→ Task goal
Reproduce all of the following material word for word, keeping every line in its original order.

☆ ☆ ☆ ☆

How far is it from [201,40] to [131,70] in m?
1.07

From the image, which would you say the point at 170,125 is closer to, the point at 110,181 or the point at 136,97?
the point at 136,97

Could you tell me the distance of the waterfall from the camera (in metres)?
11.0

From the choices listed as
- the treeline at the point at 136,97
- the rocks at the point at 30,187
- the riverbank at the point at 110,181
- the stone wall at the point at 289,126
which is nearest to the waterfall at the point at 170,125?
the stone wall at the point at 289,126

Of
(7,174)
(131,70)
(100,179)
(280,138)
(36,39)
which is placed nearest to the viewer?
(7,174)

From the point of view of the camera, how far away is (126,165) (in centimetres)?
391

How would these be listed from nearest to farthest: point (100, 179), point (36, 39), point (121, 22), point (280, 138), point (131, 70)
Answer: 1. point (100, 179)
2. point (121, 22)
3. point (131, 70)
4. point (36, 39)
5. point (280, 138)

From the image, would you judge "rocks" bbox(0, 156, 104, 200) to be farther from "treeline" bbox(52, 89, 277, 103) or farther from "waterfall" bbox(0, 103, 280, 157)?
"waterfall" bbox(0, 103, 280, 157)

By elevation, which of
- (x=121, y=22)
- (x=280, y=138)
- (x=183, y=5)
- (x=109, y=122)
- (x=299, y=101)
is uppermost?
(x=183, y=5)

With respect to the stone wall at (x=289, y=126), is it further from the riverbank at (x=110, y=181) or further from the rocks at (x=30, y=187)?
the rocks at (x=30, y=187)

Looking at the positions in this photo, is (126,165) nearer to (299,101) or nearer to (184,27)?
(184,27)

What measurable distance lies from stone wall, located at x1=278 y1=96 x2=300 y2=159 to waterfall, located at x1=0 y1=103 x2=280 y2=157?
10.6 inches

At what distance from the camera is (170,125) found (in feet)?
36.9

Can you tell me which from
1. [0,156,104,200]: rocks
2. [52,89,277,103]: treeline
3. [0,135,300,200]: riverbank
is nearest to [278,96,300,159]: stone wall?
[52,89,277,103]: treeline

☆ ☆ ☆ ☆

→ In response
How far is it from [201,40] to [131,70] in m?
1.07

From the image, which would you say the point at 170,125 is closer to, the point at 110,181 or the point at 136,97?
the point at 136,97

Could you tell me the distance of the waterfall from the camera (in metres)?
11.0

From the choices listed as
- the treeline at the point at 136,97
- the rocks at the point at 30,187
- the riverbank at the point at 110,181
- the stone wall at the point at 289,126
which is nearest to the waterfall at the point at 170,125?
the stone wall at the point at 289,126

Of
(7,174)
(131,70)
(100,179)
(280,138)
(36,39)
which is placed nearest to the viewer?
(7,174)

From the point of view of the camera, how far away is (126,165) (in centimetres)?
391

How would these be listed from nearest to farthest: point (100, 179), point (36, 39), point (121, 22), point (280, 138), point (131, 70)
Answer: 1. point (100, 179)
2. point (121, 22)
3. point (131, 70)
4. point (36, 39)
5. point (280, 138)

From the image, would you judge "rocks" bbox(0, 156, 104, 200) to be farther from "treeline" bbox(52, 89, 277, 103) or farther from "waterfall" bbox(0, 103, 280, 157)?
"waterfall" bbox(0, 103, 280, 157)

By elevation, which of
- (x=121, y=22)
- (x=280, y=138)
- (x=183, y=5)
- (x=109, y=122)
- (x=299, y=101)
is uppermost?
(x=183, y=5)

With respect to the stone wall at (x=289, y=126), is it further from the riverbank at (x=110, y=181) or further from the rocks at (x=30, y=187)?
the rocks at (x=30, y=187)

Looking at the positions in this photo, is (126,165) nearer to (299,101) or nearer to (184,27)?
(184,27)

What measurable distance lies from stone wall, located at x1=278 y1=96 x2=300 y2=159 to waterfall, located at x1=0 y1=103 x2=280 y2=157?
10.6 inches

At what distance from the camera is (170,125) found (in feet)?
36.9

Can you tell me which from
1. [0,156,104,200]: rocks
2. [52,89,277,103]: treeline
3. [0,135,300,200]: riverbank
is nearest to [278,96,300,159]: stone wall?
[52,89,277,103]: treeline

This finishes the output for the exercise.